This salad makes a very healthy all-round meal with heaps of flavour and crunch. It will also last for days in the fridge, so make a batch at the beginning of the week and you’ll have lunch for several days. You can also have it with tinned tuna for a high-protein meal. Lentils, wild rice and chick peas are all high in protein and complex carbohydrates and fibre, while celery, parsley and baby corn are great for helping to balance the body’s acid base.
Serves 4
INGREDIENTS
- 100g Cambrian Wild Rice
- 2 cups dried green or puy lentils
- (or 2 cans of ready-to-use lentils)
- 750ml water
- 2 celery stalks, chopped
- 1 can of baby corn, chopped
- 1 small jar of capers in brine
- 1 can of chick peas
- handful of parsley, chopped
- 1 large red onion, finely chopped
- juice of 1 lemon
- 2 tablespoons olive oil
- salt and pepper
METHOD
1. Put rice and dried lentils into a saucepan and cover with the water (if using canned lentils, cook rice only with less water; check the packet directions). Bring to the boil, then reduce heat. Simmer until lentils are just tender. Drain (reserve the liquid) and set aside to cool.

-*-*-

TASK ITEM A
How much water does the lentil and wild rice salad recipe call for?
TASK ITEM B
From the lentil and wild rice salad recipe, extract the part that opens with the words containing "- 750ml water" and closes with "aside to cool.".
TASK ITEM C
Continue the lentil and wild rice salad recipe, picking up right after its last sentence.
These records have no connection to the lentil and wild rice salad recipe.

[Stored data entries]

-*-*-

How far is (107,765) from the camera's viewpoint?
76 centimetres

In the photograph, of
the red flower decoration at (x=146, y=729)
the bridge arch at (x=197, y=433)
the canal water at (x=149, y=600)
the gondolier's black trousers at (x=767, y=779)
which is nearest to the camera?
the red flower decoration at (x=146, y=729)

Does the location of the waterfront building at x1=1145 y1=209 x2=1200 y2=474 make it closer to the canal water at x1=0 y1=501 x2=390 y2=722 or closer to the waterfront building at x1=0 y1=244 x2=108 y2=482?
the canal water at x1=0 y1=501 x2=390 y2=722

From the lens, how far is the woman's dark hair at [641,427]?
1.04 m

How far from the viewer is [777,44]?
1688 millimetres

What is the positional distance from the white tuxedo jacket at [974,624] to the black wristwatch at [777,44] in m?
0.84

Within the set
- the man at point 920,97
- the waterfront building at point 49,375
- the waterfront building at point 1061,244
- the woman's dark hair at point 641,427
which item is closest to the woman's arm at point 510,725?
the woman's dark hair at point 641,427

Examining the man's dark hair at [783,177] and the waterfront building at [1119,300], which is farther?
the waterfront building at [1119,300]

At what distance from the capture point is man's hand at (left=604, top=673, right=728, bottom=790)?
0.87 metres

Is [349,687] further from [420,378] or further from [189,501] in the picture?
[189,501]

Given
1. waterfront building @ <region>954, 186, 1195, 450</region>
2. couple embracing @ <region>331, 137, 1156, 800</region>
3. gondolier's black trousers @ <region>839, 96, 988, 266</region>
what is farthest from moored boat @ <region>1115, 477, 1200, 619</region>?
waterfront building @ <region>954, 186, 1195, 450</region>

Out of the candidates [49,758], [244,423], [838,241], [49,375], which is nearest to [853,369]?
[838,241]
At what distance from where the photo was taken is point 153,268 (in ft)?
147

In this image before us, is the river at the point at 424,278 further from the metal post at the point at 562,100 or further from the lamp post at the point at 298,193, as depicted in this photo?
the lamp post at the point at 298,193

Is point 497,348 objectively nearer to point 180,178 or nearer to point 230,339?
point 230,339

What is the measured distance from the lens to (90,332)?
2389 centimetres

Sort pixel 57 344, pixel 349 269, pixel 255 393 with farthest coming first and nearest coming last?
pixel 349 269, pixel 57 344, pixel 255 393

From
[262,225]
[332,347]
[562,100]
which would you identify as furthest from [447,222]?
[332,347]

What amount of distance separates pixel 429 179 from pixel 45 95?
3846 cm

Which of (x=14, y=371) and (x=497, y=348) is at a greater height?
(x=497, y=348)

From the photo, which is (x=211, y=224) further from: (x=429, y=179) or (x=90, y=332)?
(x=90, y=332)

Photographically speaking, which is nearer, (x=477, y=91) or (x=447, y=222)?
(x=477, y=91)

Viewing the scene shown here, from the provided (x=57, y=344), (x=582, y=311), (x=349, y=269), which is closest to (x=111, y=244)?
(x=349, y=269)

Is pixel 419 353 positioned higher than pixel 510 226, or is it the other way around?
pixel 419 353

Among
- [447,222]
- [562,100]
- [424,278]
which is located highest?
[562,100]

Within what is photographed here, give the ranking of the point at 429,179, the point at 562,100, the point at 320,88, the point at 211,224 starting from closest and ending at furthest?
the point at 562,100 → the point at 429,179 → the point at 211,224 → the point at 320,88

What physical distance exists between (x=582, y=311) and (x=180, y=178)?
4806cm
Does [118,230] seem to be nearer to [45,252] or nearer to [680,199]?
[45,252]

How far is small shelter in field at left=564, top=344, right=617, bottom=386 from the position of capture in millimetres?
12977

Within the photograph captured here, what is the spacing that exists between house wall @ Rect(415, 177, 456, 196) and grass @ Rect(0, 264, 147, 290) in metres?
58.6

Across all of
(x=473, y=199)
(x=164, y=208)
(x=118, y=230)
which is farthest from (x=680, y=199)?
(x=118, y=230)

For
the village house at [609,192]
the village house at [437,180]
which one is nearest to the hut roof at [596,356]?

-*-*-

ANSWER A
750ml

ANSWER B
- 750ml water
- 2 celery stalks, chopped
- 1 can of baby corn, chopped
- 1 small jar of capers in brine
- 1 can of chick peas
- handful of parsley, chopped
- 1 large red onion, finely chopped
- juice of 1 lemon
- 2 tablespoons olive oil
- salt and pepper
METHOD
1. Put rice and dried lentils into a saucepan and cover with the water (if using canned lentils, cook rice only with less water; check the packet directions). Bring to the boil, then reduce heat. Simmer until lentils are just tender. Drain (reserve the liquid) and set aside to cool.

ANSWER C
2. When rice-lentil mixture has cooled, add the celery, baby corn, capers, chick peas, parsley and onion.
3. Make a dressing by mixing the lemon juice and olive oil and adding salt and pepper to taste. Pour the dressing over the other ingredients and toss the whole mixture together. If the mixture is dry, pour in a little of the reserved cooking liquid from the lentils.